Lone Star could easily be argued as Sayles's masterpiece. He finds the perfect balance of plot machinery and characterization with Chris Cooper as a mild lawman living in the shadow of his blood-and-guts father (Matthew McConaughey in flashback scenes), while rekindling a flame with Elizabeth Peña's school teacher character, Pilar. Cooper's Sam Deeds is unraveling the popular historical narrative in which his father gets credit for stopping Kris Kristofferson’s psychopath sheriff in 1958. Deeds finds evidence that the past didn't quite happen as written, but no one who was there wants the truth to shudder back to life. The scene where he drills returning Sayles regulars Clifton James and Ron Canada about that night in ’58 is an elegy for the canard they've all maintained for years. James's character never wanted the responsibility for doing the shooting which local lore attributes to McConaughey. Regardless, Deeds does he what thinks to be right -- and makes gray what was once black and white. But Deeds is snakebitten: Cursed by a domineering father, he’s overshadowed by the reputation of the red-meat lawman, and sent to a crossroads by the revelation that the elder Deeds sired Peña’s character via indiscretion. They’re half-siblings. He negotiates with Pilar: "If I met you for the first time today, I'd still want to be with you." She says, "All that other stuff, the history? Forget the Alamo."
Limbo entangles wayward chanteuse Mary Elizabeth Mastrantonio in haunted Alaskan roughneck David Strathairn's family troubles: Bandits are looking for money they're owed by his brother, Casey Siemaszko. You can't fight bullets with empty hands, so they retreat into the forbidding Alaska wilderness -- and the legendary ending of this movie has the two staring powerlessly at an inbound seaplane, wondering if it brings the succor of flight or the bandits themselves, ready to finish their dread work. (I'll suggest that David Chase was inspired by Sayles's blackout ending when it came time to close up the shop on "The Sopranos" in 2007.) Strathairn's Joe Gastineau, scared out of the water by losing a crew of salmon fishermen in a tragic accident, pays the price for daring to captain a vessel again, trying to exorcise his demons. Rarely is Strathairn hired to play a bouncy, positive type, but his creased face was almost designed to play the noble and cursed Gastineau. There is no resolution with the smash cut to black, just the suspended animation of fate. Of course, the titular "limbo" is Gastineau's frozen life after the shipwreck -- as well as the literal narrative ending.

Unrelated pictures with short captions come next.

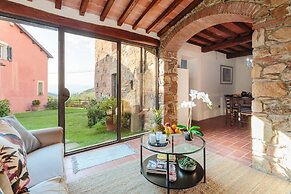 Villa Matilde in Capannori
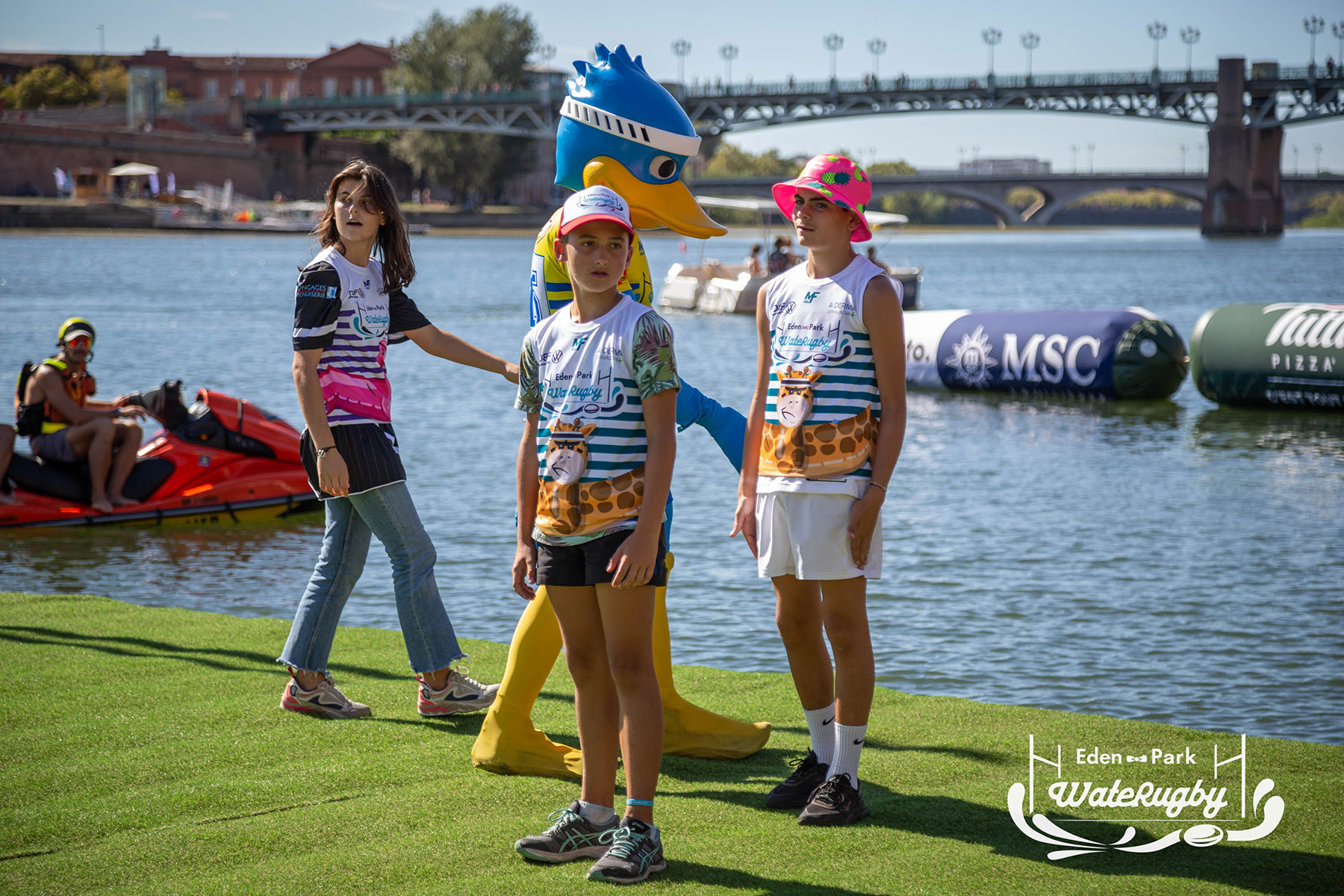 EPWR 2022 -Initiation Enfants (54) © B. Beysson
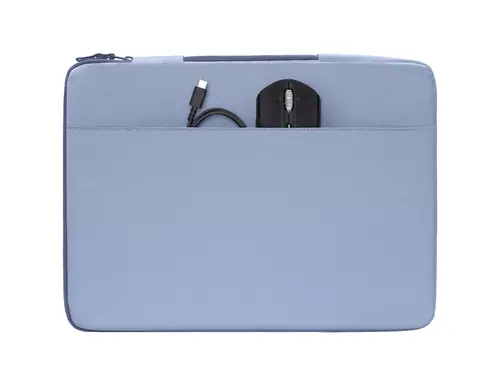 Prot ICB 13-14 Laptop Slv EMEA-INTL Funda - Imagen 1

The devastating late-career masterpiece Amigo is a revised look at the horror of the American occupation of the Philippines in 1901, with beleaguered village elder Rafael (Joel Torre) as a man scourged by both complicity with the Americans and charges of treachery from his Filipino guerrilla relations. The depths of suffering Rafael undergoes are Herzogian, from assaults on his flesh to destruction of the earth his people have lived on for generations. His uneasy relationship with a benevolent American lieutenant played by Garret Dillahunt is filled with respectful notes and tempered by violence (mandated from up on high by his cruel superior Chris Cooper). Rafael's brother is a seminarian turned insurrecto, organizing the fight from a redoubt in the nearby caves. Rafael pays the ultimate price for his allegiance to country and creed, the victim of a senseless execution by Cooper's tin pot colonel. The Filipino is dead, made an example of, just as the hostilities are coincidentally ended. Dillahunt has studied Rafael's character and laments the travesty of justice; as the Filipino dangles on the hangman's poorly tied rope, the lieutenant draws a Colt and ends the noosed man's suffering. There's no way Rafael could have done better - he's simply undone by the times he lives in. The story is a confabulation, but Sayles and Renzi did their due diligence through research and discovered many just like it in the record.

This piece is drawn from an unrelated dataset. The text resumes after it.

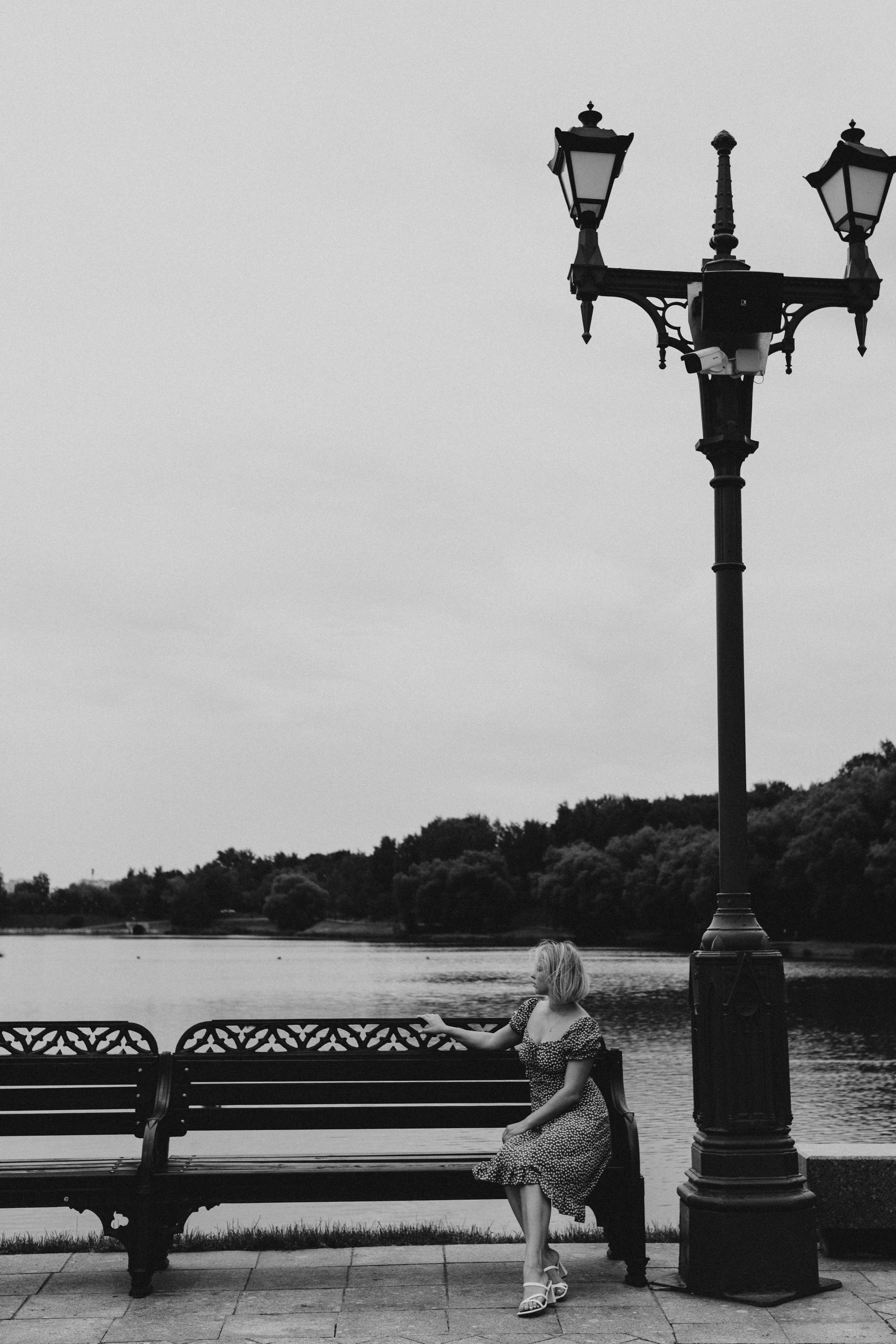 Ирина, Виталик, Полина. Семейный фотограф в Москве Жукова Анна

I can conclude this with a neat bow in the form of The Boss: Sayles was requested by Bruce Springsteen to shoot some videos as part of his media deluge for the Born in the USA album (in fact, Brian De Palma had directed the video for "Dancing In the Dark"). Sayles was given three songs to work with: "Glory Days," "I'm On Fire," and the album's eponymous track. I ask you: Is there a cultural figure from the last century who better represents the value of hard work and sticking it to The Man? Springsteen is a living John Sayles text, for chrissakes.